Паралитик закрючил взглядом кругленький замок-самозакрывалку, и его глаза, с трещинками зрачков, расширились, как у кошки в темноте, перестали моргать.

– Косим! – Костыль застучал, как у полководца. – Батурка – в шухер, на крыльцо. Клин – в одевалку, зырь за Варьяном. Попик – гвоздь! – Паралитик человек дела. Юмора он не признавал и не любил. Команды его были резки, обрывисты, работа точная.

Через каких-нибудь пять минут как будто нисколько не поврежденный замок-самозакрывалка висел на своем месте, только восемьсот рублей – банная выручка за несколько дней – из ящика стола исчезла. Мелочь – пятьдесят три копейки – оставили в выдвижной столешнице, на развод.

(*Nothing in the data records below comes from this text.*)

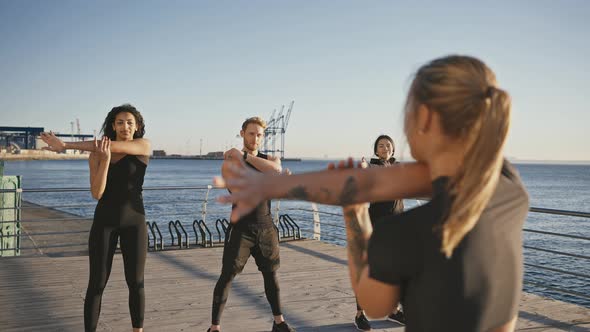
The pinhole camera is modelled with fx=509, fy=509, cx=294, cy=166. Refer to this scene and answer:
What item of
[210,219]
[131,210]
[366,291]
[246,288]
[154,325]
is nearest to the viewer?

Покатились денежки в детдом на проворных ногах беспечно посвистывающего Попика. Они были подняты на чердак, завернуты в тряпку. Попик обвязал сверток бечевкой и спустил его в трубу старой, давно не топившейся голландки. Вынутый из трубы кирпич Попик вставил на место и присыпал пылью, следы замел рукавицей. Посидел на чердаке Попик до тех пор, пока не раздались голоса прибывших из бани ребятишек, отряхнулся, осмотрелся и неторопливо спустился в раздевалку, а оттуда вместе со всеми явился в комнату.

Рассолоделый после бани, Попик свалился на кровать, включил радио. Передавали музыку, протяжную, печальную. Попик заслушался. «Хорошая же штука – музыка! – рассуждал он. – Вот слушаешь ее, слушаешь и даже зареветь можешь либо спать захочешь. А по весне из детдома рвануть можешь… Да-а, научиться бы на баяне играть или хоть бы на балалайке…»

О деньгах Попик уже не думал. Деньги были на месте, в заначке – чего о них думать? Их надо проесть, прокурить, Деменкову долю отдать, вот и вся недолга.

В детдоме обыск. Начальник милиции с одним сотрудником идут по комнатам, ворошат матрацы, подушки, тумбочки. В четвертой комнате мирно спит Попик, подложив под пухлую щеку ладошку. Здесь же, в четвертой, постоянное местожительство Деменкова, Мишки Бельмастого, Толи Мазова, Жени Шорникова, Малышка. Разбивку по комнатам делал сам Валериан Иванович и умышленно разделил «вольных людей».

В третьей комнате, где жили Паралитик, Сашка Батурин, Глобус и ребята помельче, обыск уже прошел. Паралитик волочится за властью, поигрывая костылем.

Начальник милиции косится на Паралитика, но ничего ему не говорит.

Они старые знакомые. В начале зимы Паралитика замели в милицию за драку с городской шпаной и решили не выпускать, покудова возможно. Ночью на чердаке милиции вспыхнул пожар – это Малышок, подосланный Деменковым, вылил из лампы керосин на чердаке и зажег милицию. Хорошо, что пожарка рядом. Потушили маленькое здание милиции. Дыра на крыше осталась, напоминая о том, что не так просто иметь дело с детдомовскими архаровцами. Дежурный по отделению вышвырнул Паралитика из помещения, бросил вслед ему костыль. Паралитик поднял костыль, надел шапку на голову, высморкался на крыльцо грозного заведения и поковылял домой.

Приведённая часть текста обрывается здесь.